EXTRACT PROVIDED »
FSA increases annual funding requirement by £45m
The Financial Services Authority is increasing its proposed Annual Funding Requirement for 2011/12 to £500.5m, up from £454.7m in 2010/11, a gross increase of 10.1%

The regulator says the increase will be borne by larger firms, reflecting the resources applied to intensive supervision of high impact firms.
However, the enforcement fines the FSA imposes during the previous year are returned to the industry by way of discounts to their fees in the following year. This means that in total firms will pay 2% less than last year.
Most firms authorised by the FSA pay a minimum fee, with further variable fees to be paid depending on the type of business a firm conducts.
The gross minimum fee for firms will remain unchanged from last year but, taking into account the enforcement fines discount, the net minimum fee will be 9.4% less than last year: 43% of the FSA’s authorised firms will only pay the minimum fee.
The FSA is increasing its AFR for home finance providers and administrators by £3.4m, 36% increase, which it says mainly reflects enforcement work on the treatment of customers with mortgages in arrears.
The FSA says the increased AFR will be used to fund much of the work that was started last year as the FSA continues to implement key areas of the substantial international regulatory reform agenda whilst maintaining increased supervision of firms and delivering on its statutory objectives.
The key areas that the AFR will be used for in the coming year are:
- Delivering effective, on-the-ground supervision of firms;
- Completing the organisational and technological change that underpins the move to an intensive supervisory regime;
- Continuing to deliver a tough and determined enforcement approach that achieves results;
- Taking forward the domestic and international policy agenda, particularly in respect of the banking agenda set by the Basel Committee;
- Ensuring that the wider policy agenda primarily mandated by the European Union is delivered, and;
- Preparing the FSA move to the new structure of the Prudential Regulatory Authority and Consumer Protection and Markets Authority.

STATED GOAL A »
Please reproduce the stretch of the listing from the line containing "What distance keeps" through the line containing "which is positioned farthest from (758,336)?", substituting "From" for every "Among" and leaving everything else unchanged. Give only those lines.

INFORMATION SUPPLIED »
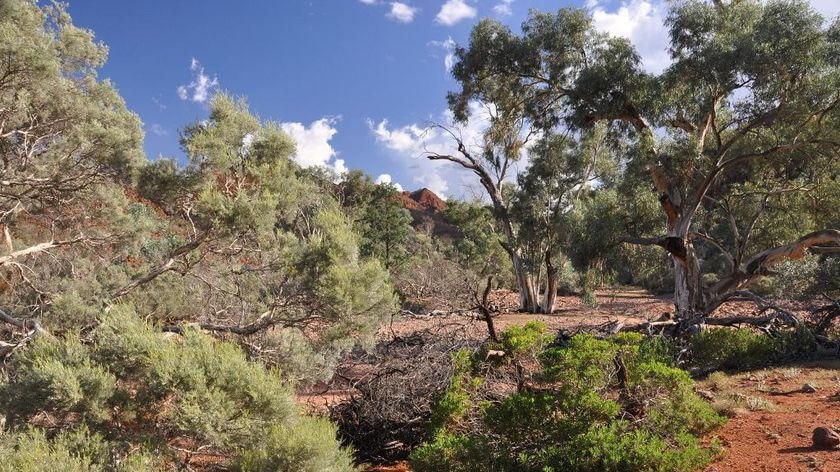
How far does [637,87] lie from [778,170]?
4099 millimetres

==

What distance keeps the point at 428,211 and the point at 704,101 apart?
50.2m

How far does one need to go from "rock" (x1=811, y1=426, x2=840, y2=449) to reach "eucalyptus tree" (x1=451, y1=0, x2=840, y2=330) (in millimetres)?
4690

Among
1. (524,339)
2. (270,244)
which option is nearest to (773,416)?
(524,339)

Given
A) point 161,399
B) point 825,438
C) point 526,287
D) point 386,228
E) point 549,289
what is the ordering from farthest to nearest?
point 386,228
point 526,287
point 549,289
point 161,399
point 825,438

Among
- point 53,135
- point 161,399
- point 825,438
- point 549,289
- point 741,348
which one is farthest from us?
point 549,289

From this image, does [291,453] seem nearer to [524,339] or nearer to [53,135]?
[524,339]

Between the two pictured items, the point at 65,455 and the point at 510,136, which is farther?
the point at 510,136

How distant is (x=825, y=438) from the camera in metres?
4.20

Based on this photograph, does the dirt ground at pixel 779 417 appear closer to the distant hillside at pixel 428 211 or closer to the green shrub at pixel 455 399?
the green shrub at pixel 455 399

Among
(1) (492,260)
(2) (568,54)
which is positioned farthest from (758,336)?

==

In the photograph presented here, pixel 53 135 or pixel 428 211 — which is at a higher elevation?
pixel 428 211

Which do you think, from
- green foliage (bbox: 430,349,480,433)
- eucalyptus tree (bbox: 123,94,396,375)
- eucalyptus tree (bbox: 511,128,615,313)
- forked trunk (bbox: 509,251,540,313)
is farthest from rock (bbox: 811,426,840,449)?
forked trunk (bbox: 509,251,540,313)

STATED GOAL B »
Restate the stretch of the FSA funding article from "The gross minimum" through "the minimum fee." word for word.

CORRECT RESPONSE A »
What distance keeps the point at 428,211 and the point at 704,101 apart?
50.2m

How far does one need to go from "rock" (x1=811, y1=426, x2=840, y2=449) to reach "eucalyptus tree" (x1=451, y1=0, x2=840, y2=330) (in millimetres)?
4690

From
1. (524,339)
2. (270,244)
which option is nearest to (773,416)?
(524,339)

Given
A) point 161,399
B) point 825,438
C) point 526,287
D) point 386,228
E) point 549,289
what is the ordering from farthest to nearest?
point 386,228
point 526,287
point 549,289
point 161,399
point 825,438

From
- point 53,135
- point 161,399
- point 825,438
- point 549,289
- point 741,348
which one is farthest from us?
point 549,289

From this image, does [291,453] seem nearer to [524,339] or nearer to [53,135]?
[524,339]

Between the two pictured items, the point at 65,455 and the point at 510,136, which is farther?
the point at 510,136

How distant is (x=825, y=438) from the camera in metres?
4.20

Based on this photograph, does the dirt ground at pixel 779 417 appear closer to the distant hillside at pixel 428 211 or closer to the green shrub at pixel 455 399?
the green shrub at pixel 455 399

From
(1) (492,260)
(2) (568,54)
which is positioned farthest from (758,336)?

CORRECT RESPONSE B »
The gross minimum fee for firms will remain unchanged from last year but, taking into account the enforcement fines discount, the net minimum fee will be 9.4% less than last year: 43% of the FSA’s authorised firms will only pay the minimum fee.